- EXERCISE PROMPT -
Gather every line in the records below that contains the string "lunar", matching case exactly.

- RECORDED INFORMATION -
- - - - -
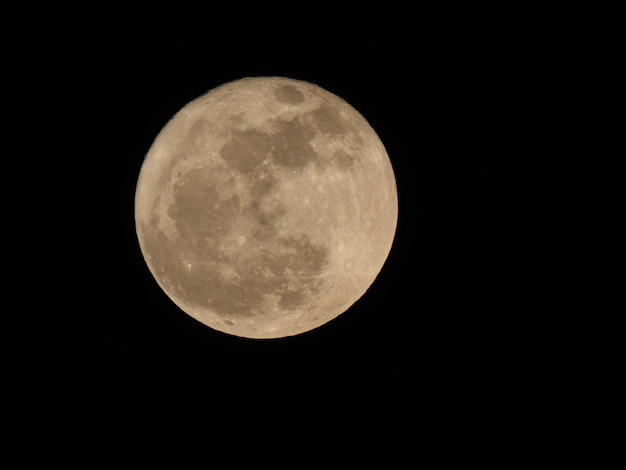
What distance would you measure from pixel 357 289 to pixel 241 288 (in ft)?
3.01

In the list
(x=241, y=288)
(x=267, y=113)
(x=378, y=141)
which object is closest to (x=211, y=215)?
(x=241, y=288)

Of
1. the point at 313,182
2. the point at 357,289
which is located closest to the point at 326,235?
the point at 313,182

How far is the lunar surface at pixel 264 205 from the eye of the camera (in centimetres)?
352

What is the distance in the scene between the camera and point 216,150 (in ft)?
11.7

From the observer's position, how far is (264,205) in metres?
3.48

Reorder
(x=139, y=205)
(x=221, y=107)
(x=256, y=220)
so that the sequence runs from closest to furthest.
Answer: (x=256, y=220)
(x=221, y=107)
(x=139, y=205)

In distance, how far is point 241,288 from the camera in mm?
3701

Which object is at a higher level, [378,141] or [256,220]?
[378,141]

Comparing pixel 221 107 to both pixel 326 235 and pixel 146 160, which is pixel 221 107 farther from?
pixel 326 235

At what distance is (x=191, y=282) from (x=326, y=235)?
1018mm

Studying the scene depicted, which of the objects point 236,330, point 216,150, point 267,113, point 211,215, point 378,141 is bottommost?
point 236,330

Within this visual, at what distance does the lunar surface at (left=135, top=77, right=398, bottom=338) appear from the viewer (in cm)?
352

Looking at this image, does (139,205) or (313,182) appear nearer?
(313,182)

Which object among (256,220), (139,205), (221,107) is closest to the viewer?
(256,220)
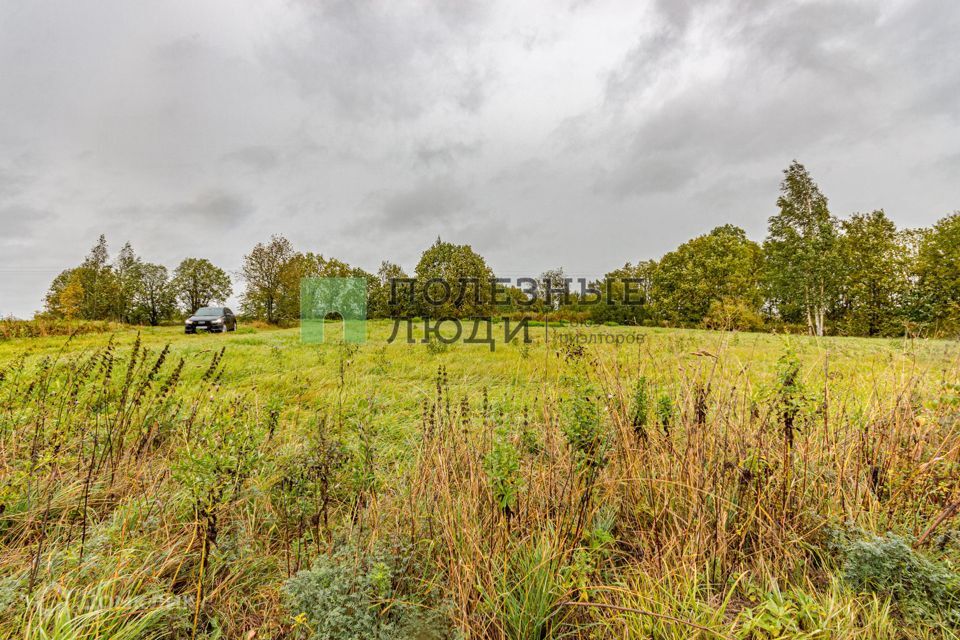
- - - - -
- COMPLETED EXERCISE -
How far is the lunar surface at pixel 264 205 from the eye of the camera (in centimetres)?
Within this visual, at what distance does the lunar surface at (left=135, top=77, right=398, bottom=338) appear from the viewer (in cm)?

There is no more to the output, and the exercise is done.